Are you Inheriting an IRA?
You’re going to want to know the rules.
Here are 4 things to consider and 1 TLDR:
Inherited IRA—If your Spouse Dies: If your spouse dies, and you are the sole beneficiary of his/her Individual Retirement Account (IRA), you can take over the account (i.e. spousal transfer/ “assuming” the IRA), and the IRS will treat it as though it has been yours all along.
You can even keep making contributions to the inherited IRA, and the schedule for required minimum distributions (RMDs) is reset so that it’s based on your own life expectancy.
Logistically speaking, you can either have yourself designated as the account owner, you can roll it over to your own IRA (assuming it’s the same type, Roth vs Traditional) or you can open a new IRA and roll the assets into that one. You can even take a lump sum distribution (just be mindful of the taxes).Inheriting an IRA from Your-NON Spouse: Did you know if you inherit an IRA from someone other than your spouse, you have to roll the assets over into a new account specifically designated as an “Inherited IRA”?
You can’t just roll the money into your own IRA b/c you may have to follow the Required Minimum Distribution (RMD) schedule based on the life expectancy of the deceased owner.

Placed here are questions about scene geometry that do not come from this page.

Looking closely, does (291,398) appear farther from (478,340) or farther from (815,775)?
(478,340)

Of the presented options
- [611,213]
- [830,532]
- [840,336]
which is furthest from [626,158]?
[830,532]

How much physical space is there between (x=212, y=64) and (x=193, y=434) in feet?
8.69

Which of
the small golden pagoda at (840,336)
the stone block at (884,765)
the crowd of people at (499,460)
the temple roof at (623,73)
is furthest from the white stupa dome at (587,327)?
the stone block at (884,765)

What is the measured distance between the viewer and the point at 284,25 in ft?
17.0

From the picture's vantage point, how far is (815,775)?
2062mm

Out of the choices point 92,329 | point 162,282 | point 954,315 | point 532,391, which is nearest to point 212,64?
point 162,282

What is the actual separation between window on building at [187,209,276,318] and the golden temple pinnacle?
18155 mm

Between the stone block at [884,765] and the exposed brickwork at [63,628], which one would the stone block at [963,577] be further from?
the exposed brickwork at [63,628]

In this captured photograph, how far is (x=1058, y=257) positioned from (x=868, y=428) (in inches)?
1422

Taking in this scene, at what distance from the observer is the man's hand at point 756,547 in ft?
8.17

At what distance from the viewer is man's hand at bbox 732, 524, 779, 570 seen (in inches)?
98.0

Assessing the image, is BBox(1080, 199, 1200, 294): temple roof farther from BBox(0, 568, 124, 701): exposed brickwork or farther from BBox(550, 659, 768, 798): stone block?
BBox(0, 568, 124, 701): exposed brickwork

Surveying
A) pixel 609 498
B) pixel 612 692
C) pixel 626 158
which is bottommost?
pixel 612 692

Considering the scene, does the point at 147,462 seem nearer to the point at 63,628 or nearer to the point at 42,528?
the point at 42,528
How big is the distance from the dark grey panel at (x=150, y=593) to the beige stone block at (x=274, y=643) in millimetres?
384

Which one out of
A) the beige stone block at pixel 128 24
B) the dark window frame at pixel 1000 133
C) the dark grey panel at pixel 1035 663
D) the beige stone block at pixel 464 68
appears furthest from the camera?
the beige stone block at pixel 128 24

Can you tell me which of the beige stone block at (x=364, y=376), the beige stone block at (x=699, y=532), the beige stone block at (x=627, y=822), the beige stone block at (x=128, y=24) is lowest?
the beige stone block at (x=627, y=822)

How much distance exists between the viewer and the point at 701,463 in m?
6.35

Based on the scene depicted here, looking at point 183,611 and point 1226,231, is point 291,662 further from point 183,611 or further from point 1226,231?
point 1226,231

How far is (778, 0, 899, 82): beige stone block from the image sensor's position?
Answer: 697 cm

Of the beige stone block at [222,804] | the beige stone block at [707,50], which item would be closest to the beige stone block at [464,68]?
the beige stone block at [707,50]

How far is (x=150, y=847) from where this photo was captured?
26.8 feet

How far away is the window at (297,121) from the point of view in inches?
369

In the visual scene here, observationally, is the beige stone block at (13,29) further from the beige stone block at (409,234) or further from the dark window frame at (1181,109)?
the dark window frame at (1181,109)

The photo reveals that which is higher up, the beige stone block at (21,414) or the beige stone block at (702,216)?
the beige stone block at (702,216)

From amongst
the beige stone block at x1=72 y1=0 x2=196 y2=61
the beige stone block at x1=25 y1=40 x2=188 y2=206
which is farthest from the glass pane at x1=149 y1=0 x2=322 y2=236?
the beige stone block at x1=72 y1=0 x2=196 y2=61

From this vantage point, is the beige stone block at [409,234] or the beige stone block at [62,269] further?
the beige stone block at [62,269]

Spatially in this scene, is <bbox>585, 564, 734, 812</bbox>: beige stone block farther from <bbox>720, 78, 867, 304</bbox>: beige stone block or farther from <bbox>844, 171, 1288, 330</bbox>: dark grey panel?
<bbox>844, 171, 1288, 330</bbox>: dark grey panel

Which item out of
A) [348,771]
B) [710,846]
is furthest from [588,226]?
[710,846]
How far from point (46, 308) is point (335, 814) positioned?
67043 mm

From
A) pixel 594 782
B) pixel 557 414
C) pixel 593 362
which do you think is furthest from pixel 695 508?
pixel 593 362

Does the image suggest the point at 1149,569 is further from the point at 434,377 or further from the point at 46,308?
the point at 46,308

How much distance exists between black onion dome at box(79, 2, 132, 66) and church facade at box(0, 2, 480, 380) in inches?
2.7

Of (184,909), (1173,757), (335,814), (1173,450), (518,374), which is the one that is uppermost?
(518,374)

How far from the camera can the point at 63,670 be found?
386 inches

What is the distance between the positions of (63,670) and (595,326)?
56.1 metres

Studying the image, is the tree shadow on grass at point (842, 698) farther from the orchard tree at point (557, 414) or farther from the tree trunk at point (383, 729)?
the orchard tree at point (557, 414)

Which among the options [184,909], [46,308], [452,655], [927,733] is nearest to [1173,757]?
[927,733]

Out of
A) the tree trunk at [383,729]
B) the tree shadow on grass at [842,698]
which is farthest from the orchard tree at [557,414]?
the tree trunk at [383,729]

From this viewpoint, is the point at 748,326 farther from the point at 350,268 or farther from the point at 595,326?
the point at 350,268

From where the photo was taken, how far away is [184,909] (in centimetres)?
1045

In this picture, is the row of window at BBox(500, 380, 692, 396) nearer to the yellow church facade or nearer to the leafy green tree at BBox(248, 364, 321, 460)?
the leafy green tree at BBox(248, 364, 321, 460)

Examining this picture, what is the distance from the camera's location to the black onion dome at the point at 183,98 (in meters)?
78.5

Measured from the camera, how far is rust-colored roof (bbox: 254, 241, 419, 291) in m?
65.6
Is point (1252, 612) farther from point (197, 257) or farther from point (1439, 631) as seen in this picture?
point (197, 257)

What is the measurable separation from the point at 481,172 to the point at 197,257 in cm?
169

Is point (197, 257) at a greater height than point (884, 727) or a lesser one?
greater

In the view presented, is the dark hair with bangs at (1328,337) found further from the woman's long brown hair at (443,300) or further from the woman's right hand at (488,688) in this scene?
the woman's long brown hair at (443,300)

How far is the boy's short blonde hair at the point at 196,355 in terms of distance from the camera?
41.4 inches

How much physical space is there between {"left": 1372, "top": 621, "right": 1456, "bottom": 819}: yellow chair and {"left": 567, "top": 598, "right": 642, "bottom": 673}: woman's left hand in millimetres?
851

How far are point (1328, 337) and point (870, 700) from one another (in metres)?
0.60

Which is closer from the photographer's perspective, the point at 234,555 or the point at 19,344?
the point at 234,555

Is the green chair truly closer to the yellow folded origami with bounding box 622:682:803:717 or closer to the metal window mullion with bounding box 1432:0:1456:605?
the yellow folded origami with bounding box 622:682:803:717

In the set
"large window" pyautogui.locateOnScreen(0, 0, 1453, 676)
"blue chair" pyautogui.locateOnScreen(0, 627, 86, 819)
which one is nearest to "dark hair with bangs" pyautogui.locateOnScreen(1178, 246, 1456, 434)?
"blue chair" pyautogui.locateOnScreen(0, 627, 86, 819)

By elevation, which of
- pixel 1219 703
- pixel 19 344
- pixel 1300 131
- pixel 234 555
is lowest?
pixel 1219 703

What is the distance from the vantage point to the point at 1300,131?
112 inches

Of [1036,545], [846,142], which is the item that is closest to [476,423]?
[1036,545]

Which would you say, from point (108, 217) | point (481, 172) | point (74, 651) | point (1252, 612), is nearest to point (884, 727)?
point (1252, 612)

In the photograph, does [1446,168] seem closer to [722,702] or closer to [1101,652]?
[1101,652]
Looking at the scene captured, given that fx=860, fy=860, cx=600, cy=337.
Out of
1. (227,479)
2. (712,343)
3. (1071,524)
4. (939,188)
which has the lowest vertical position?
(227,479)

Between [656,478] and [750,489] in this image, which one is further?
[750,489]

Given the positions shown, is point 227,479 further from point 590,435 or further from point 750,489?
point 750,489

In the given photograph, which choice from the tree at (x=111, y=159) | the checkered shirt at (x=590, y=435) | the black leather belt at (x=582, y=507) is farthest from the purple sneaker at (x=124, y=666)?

These same rules apply if the deceased is your spouse, but you are NOT the sole beneficiary of the IRA.The 10 Year Rule: Critically important, in most cases, if you inherit an IRA, you have 10 years (from the date of the account owner’s death) to deplete it (you can withdraw the money in any cadence or lump sum you want) (and this applies if the owner died after 12/31/19).
Just know, you have to pay ordinary income taxes on the withdrawals (unless you’re a minor, then the 10-year depletion clock may start when you turn 18. And if you’re not more than 10 years younger than the account owner, then you can stretch the withdrawals over your lifetime).The 5-Year Rule for Inherited ROTH IRAs: If you inherit a Roth IRA, you can withdraw the original owner’s CONTRIBUTIONS tax free at any time, but the EARNINGS on those contributions may be taxed if you withdraw them sooner than 5 years after the original owners death.
Also, critically important, even though Roth IRAs have no RMDs, inherited Roth IRAs do! (over the new owner’s lifetime). Any if you miss an RMD, the penalty can be as high as 50%!
TLDR: If your spouse dies, and you are the sole beneficiary of his/her IRA, you can take it over and the IRS will treat it as if it was always your IRA. If you’re not the spouse (or you’re the spouse but not the 100% beneficiary), then you have 10 yrs to withdraw all the money from the “inherited IRA” (exceptions apply, such as minors), and you will be taxed on the withdrawals as income. If it’s a Roth IRA, there are no taxes on withdrawals, subject to the 5 year rule on earnings (but not contributions) and you must take RMDs (or pay a hefty penalty).